私はレイと出会い、七色のチョークを手にしていたから。


「俺は、話の続きがしたいと言う野々下に屋上まで連れてこられたんだ。で、改めて野々下の気持ちを聞いた」

「やだ……。聞きたくない」


とっさに、耳を塞ぐ私は臆病者だ。

あの後の二人が、どうなったか知りたいと思っていた半面、事実を受け入れたくない私は、レイの手からチョークを受け取り、繭の告白を無かったものにしたのに。

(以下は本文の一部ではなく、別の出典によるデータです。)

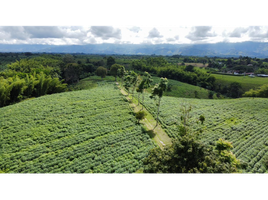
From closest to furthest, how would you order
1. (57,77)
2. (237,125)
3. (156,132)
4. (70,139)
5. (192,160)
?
(192,160) → (70,139) → (156,132) → (237,125) → (57,77)

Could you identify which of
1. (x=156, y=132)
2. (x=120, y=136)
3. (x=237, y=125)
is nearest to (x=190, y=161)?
(x=156, y=132)

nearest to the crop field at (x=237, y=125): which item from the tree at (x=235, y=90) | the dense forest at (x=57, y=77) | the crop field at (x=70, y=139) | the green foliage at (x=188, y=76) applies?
the crop field at (x=70, y=139)

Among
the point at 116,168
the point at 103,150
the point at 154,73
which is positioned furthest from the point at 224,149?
the point at 154,73

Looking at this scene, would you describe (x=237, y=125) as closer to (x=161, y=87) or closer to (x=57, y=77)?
(x=161, y=87)

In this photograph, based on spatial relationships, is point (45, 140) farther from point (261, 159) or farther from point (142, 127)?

碧人の話から予測できるのは、繭を受け入れたのだと言う報告だろう。


私が一番、聞きたくない。受け入れたくない事実。


「聞けよ。俺は、この学校に入学した頃に屋上でオークに声をかけられてた。お前と同じ様に、オークからこれを渡されてたんだ」


碧人が広げている掌には、私の持っている七色に輝くチョークが乗っていた。


「それ、私の……」


手を伸ばし、チョークを取り戻そうとする私から逃れる様に、碧人は広げていた手を握り。

七色に輝くチョークを制服の胸ポケットにしまい、私をまっすぐな瞳で捉えると信じられない言葉を口にした。